* [Work to complete]:
Restate word for word the lines in the listing below, starting at the line containing "scientific name: Mus" and ending at the line containing "common name: hartebeest", both included; leave out the rest.
▼▼▼
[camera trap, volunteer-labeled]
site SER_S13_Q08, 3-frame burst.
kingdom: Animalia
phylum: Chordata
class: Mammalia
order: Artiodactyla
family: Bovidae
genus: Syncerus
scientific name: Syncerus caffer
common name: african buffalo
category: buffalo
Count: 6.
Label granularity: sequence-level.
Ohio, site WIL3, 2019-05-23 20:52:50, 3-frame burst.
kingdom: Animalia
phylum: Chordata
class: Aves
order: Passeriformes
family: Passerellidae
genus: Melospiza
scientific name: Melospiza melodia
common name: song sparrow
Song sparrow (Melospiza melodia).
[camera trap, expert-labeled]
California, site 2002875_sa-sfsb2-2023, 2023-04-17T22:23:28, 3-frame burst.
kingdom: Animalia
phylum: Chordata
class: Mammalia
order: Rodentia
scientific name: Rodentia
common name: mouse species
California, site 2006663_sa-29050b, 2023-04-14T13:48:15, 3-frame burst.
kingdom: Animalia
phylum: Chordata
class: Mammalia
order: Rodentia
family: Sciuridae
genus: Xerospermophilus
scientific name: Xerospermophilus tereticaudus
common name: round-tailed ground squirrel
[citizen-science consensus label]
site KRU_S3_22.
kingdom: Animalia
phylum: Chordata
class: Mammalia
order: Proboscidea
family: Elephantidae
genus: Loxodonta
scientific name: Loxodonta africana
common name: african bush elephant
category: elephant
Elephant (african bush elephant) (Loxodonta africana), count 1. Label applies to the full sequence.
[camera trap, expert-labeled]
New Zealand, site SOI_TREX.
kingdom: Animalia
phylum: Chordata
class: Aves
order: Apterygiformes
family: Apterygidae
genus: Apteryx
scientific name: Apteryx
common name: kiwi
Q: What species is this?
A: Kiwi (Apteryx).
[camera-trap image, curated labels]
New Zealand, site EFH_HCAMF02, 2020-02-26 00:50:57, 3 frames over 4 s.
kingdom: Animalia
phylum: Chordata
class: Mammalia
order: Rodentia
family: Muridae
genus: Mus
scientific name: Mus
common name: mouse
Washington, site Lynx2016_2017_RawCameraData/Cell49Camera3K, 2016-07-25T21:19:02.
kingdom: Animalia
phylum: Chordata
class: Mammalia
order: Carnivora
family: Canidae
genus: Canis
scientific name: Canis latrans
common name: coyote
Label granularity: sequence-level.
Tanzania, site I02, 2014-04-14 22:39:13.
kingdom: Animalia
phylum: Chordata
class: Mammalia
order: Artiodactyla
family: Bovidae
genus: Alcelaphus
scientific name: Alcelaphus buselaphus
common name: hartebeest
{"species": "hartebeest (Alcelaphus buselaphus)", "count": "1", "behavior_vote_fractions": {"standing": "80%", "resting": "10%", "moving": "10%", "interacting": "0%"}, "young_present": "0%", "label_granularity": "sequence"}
▲▲▲
* [Finished exercise]:
scientific name: Mus
common name: mouse
Washington, site Lynx2016_2017_RawCameraData/Cell49Camera3K, 2016-07-25T21:19:02.
kingdom: Animalia
phylum: Chordata
class: Mammalia
order: Carnivora
family: Canidae
genus: Canis
scientific name: Canis latrans
common name: coyote
Label granularity: sequence-level.
Tanzania, site I02, 2014-04-14 22:39:13.
kingdom: Animalia
phylum: Chordata
class: Mammalia
order: Artiodactyla
family: Bovidae
genus: Alcelaphus
scientific name: Alcelaphus buselaphus
common name: hartebeest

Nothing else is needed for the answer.